I am new to C and have the following simple code snippet exploring C limitations:
int main() {
float x = 2147483000;
int y = static_cast<int>(x);
cout << "x: " << x << ", y: " << y;
}
Why is the output showing me different values for x & y even though the float value is within int limit which is 2147483647
Code Results
x: 2.14748e 09, y: 2147483008
Why is it showing different values for x & y?
CodePudding user response:
I have read your question carefully. There is a misconception, not mistake.

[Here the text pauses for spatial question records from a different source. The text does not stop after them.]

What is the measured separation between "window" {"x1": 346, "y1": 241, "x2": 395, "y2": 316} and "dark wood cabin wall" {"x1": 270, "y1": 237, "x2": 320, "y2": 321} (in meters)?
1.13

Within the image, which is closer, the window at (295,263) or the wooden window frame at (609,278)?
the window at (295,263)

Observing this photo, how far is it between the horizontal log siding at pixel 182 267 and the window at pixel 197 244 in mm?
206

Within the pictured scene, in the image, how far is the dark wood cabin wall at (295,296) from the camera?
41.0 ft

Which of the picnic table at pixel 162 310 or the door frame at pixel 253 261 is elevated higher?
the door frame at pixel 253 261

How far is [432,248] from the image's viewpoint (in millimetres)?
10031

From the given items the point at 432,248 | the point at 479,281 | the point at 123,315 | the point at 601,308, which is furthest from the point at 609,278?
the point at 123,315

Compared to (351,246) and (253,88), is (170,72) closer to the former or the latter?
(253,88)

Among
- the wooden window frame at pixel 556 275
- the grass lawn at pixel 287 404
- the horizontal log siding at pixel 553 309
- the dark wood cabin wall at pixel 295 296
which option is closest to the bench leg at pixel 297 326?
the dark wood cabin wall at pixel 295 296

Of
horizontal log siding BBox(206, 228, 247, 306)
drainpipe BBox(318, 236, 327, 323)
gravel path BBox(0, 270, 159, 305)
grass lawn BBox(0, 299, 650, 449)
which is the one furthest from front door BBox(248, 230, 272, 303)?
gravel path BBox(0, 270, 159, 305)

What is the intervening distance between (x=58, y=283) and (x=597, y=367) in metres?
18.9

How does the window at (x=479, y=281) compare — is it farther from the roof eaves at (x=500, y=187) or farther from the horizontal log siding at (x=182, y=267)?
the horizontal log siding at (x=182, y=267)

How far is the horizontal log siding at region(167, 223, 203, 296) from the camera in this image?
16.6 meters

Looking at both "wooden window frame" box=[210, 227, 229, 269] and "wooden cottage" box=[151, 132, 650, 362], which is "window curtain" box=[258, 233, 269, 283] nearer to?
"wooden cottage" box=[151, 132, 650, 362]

That is happening because the float have a certain capacity to store its precision up to 7 decimal places if the digits exceeds than the 7th digit, It would loss its precision after the 7th digit for beyond to it. Due to this reason the output is not accurate or same.
CodePudding user response:
Why is it showing different values for x & y?
The default conversion for displaying float that are in the range for which an exponent is used for display is to show six significant digits.
In the format commonly used for float, IEEE-754 binary32, the two representable values nearest 2,147,483,000 are 2,147,482,880 and 2,147,483,008. So, for float x = 2147483000;, a good C implementation will convert 2,147,483,000 to the closest float value, 2,147,483,008.
Then int y = static_cast<int>(x); sets y to this same value, 2,147,483,008.
When the float x is inserted into the cout stream with default formatting, six significant digits are used, producing 2.14748•109.
When the int y is inserted into the stream, its full value is shown, 2,147,483,008.
You can see the full value by requesting more precision. std::cout << std::setprecision(99) << "x: " << x << ", y: " << y << '\n'; produces “x: 2147483008, y: 2147483008”.